- Poster presentation
- Open Access
Effects of Ipilimumab on expanded tumor infiltrating lymphocytes in patients with stage IV malignant melanoma
Journal for ImmunoTherapy of Cancervolume 1, Article number: P241 (2013)
Adoptive cell therapy, where patients are treated with expanded autologous T cells derived from tumor specimens, is currently one of the most effective treatments for stage IV malignant melanoma. Clinical studies have indicated a link between treatment with anti-CTLA-4 treatment (e.g. Ipilimumab) prior to tumor removal, and a favorable treatment response to subsequent adoptive cell therapy.
In the current study we compared immunological phenotype and functionality of T cells, generated from melanoma biopsies, from Ipilimumab naïve patients with patients that had received treatment with Ipilimumab within six month prior to tumor removal. Tumor biopsies were obtained prospectively from 32 consecutive patients (16 treated with Ipilimumab within six months from tumor removal and 16 Ipilimumab naive), and T cells were cultured and expanded according to the rapid expansion protocol. Expanded cells were stained for intra- and extracellular markers and subjected to flow cytometric analysis. Additionally, combinatorial coding with MHC-I multimers and co-culture assays with autologous tumor cells were performed in order to assess tumor-specific responses.

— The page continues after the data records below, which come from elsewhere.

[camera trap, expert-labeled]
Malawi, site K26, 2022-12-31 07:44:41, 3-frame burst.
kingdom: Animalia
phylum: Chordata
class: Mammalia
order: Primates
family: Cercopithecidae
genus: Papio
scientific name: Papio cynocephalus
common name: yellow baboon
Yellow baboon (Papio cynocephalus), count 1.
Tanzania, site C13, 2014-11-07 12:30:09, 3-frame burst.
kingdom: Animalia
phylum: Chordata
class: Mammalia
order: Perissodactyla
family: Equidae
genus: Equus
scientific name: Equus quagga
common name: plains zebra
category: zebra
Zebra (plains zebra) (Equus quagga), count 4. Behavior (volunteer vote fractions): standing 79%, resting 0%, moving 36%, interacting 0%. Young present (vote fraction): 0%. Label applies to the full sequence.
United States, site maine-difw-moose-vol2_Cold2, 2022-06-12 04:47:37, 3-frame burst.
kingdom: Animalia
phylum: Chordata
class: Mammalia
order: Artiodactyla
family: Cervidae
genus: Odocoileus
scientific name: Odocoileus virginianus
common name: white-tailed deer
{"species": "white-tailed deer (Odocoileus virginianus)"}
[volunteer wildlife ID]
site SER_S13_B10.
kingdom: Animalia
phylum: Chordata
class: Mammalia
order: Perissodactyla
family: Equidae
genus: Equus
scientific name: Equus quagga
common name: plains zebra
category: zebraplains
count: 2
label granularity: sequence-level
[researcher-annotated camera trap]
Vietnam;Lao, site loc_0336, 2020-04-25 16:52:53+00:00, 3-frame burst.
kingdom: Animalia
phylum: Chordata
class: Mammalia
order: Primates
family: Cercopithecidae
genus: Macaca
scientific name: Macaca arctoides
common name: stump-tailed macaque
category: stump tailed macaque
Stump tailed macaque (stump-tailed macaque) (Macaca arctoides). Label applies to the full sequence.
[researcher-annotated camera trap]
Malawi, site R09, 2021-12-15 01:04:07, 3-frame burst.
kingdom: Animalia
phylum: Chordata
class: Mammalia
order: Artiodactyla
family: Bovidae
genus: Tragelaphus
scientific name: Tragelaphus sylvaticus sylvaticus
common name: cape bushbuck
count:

Preliminary results showed that prior Ipilimumab treatment did not affect the duration of time to establish young TIL cultures or expansion capacity of cultured T cells. Analysis for several phenotypic markers did not reveal any significant differences related to prior treatment, though a trend towards higher frequency of CD8+CD28+ T cells was demonstrated in patients treated with Ipilimumab. Additionally, there was no difference in frequency of tumor reactive T cells in expanded cultures. Combinatorial coding with MHC-I multimers revealed frequent responses toward common tumor associated antigens including MART-1, gp100, TRP-2, Tyrosinase and MAGE. Experiments are ongoing and assessment of possible treatment-related differences, in terms of antigen specificity or tumor reactivity will be presented.
Despite indications of a favorable effect of Ipilimumab treatment prior to adoptive cell therapy, our preliminary results indicate that expanded TILs from ipilimumab treated and untreated patients possess comparable quantitative, phenotypic and functional characteristics. Additional experiments are needed to further scrutinize changes in TILs as well as tumor and microenvironment which could lead to increased clinical response to adoptive T cell therapy in ipilimumab treated patients.